Insoles, home-made tools, and a foul epoxy smell

My box from Baltor & Sons arrived today (yay!).  Turns out they tried to deliver it on Friday, but I wasn't home, and didn't see the sticker they put on the front door.  Note to self:  B&S ships with a "signature required", so have them deliver it to work.

This means I now have my tacks, soling, and Hirschkleber - a special elk-hoof glue from Europe.  This is the one place I know of in the U.S. that will sell you an 8oz jar of it, rather than a gallon bucket.  It's used to stiffen the counter (a piece of leather that goes in the back of the shoe). 

Also today, I spent a little under $20 and made myself a lasting stand. 

This would be a piece of scrap wood, with a threaded plumbing flange screwed on.  The pipe is a 2' piece of threaded 1/2" steel pipe (I'll need to cut it down about 8" when I'm ready to start lasting, as it's too tall for that currently.)  The pin is a 1/2" x 5" bolt, with the bolt head ground down to fit in the pipe, a 1/2" nut half way up, and the top end with the threads ground off.  It fits the pin holes on my lasts beautifully.  I have a spare bolt, in case I need to make a second pin of a different diameter.
I glued the celtec insole to the shank board, and tacked it back onto the last.  Now that I have tacks, this is much easier to do.

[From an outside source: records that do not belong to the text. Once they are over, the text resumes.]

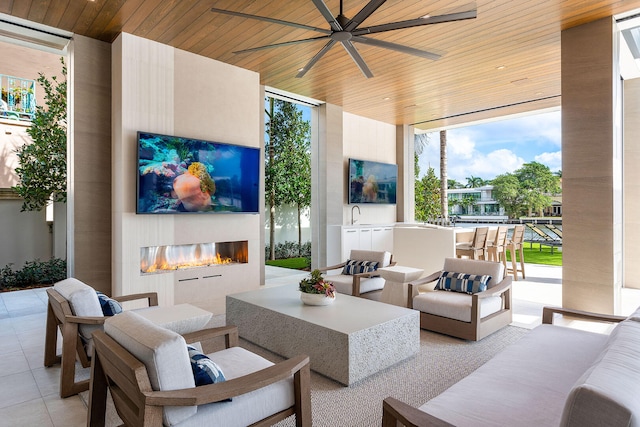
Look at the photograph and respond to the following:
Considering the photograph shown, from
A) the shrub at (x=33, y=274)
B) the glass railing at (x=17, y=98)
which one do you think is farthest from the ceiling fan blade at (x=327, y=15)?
the glass railing at (x=17, y=98)

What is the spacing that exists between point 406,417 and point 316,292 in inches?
84.0

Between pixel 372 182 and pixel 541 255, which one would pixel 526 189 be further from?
pixel 372 182

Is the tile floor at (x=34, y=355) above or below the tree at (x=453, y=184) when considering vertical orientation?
below

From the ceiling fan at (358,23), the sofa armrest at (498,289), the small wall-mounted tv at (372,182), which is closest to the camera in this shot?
the ceiling fan at (358,23)

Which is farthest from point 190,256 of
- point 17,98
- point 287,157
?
point 17,98

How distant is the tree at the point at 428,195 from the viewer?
1402 cm

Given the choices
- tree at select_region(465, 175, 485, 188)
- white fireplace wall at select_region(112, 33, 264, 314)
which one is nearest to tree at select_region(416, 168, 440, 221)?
tree at select_region(465, 175, 485, 188)

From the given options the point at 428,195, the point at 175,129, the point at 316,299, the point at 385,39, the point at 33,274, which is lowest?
the point at 33,274

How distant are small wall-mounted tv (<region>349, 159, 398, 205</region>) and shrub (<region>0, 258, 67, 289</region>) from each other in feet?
18.9

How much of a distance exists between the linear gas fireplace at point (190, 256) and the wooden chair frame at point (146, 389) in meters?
3.07

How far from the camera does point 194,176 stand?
5180 mm

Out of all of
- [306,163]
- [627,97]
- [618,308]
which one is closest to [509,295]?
[618,308]

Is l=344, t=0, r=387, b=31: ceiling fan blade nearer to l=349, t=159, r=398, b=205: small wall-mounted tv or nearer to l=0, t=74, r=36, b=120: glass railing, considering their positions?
l=349, t=159, r=398, b=205: small wall-mounted tv

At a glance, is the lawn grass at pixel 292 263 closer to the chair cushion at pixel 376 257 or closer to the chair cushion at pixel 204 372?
the chair cushion at pixel 376 257
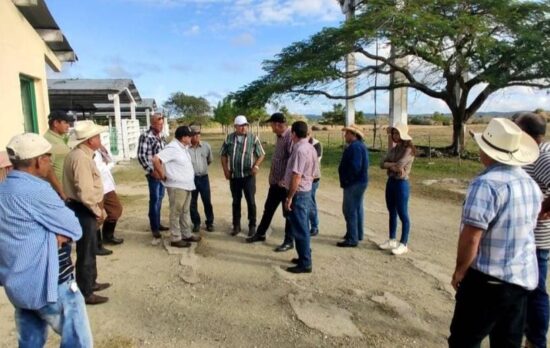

Next thing to do was to cut the fiberglass shank to size, and glue it to the bottom of the insole.  The tape on the ends is to keep the liquid activator from leaking out.  This stuff is available from Georgene at - otherwise, you have to pound steel shanks, which is less fun.

Then, I folded up a bunch of tin foil, and tacked it on around the shank, to protect the insole from the heat gun.  The heat gun worked great - all my shanks are hardened just like they did in class!
Once they were done, I pulled off the tin foil and tacks, and sanded down the ends of the shanks until they were flush with the insole.  Here's where I wish I had known more - the fiberglass sheds everywhere when you're sanding it on an electric sander, and it gets all over your clothes, and hands...  I would have worn gloves, and a respirator, had I realized.  But I didn't.  I'm now wearing my third shirt of the day...

Similarly, the fiberglass cloth (purchased at the auto parts store) sheds, and once you've got sticky epoxy on your fingers, that stuff just shreds everywhere.  Gloves will definitely be my friend the next time around.  I mixed up some bondo epoxy resin (also from the auto parts store), and painted it on the insole.  Placed a (pre-cut to the pattern) piece of fiberglass cloth on top of the epoxy.  Painted on more epoxy to saturate the fiberglass. 
I had also pre-cut some orange suede into a shank cover.  I painted the back of the suede with the epoxy, and placed it over the top to cover the whole shank/insole thing.

I laid a strip of scrap leather down each side of the shank to help form the suede around it:

Then tied it down with duct tape, to hold everything in place while it dries/cures.  Duct tape with rainbow flowers on it, no less. 
So at this point, I'm waiting for the epoxy to dry - probably overnight - and then I'll do a bit more finishing/shaping/sanding on the insoles. 
Next comes the patterns and the uppers!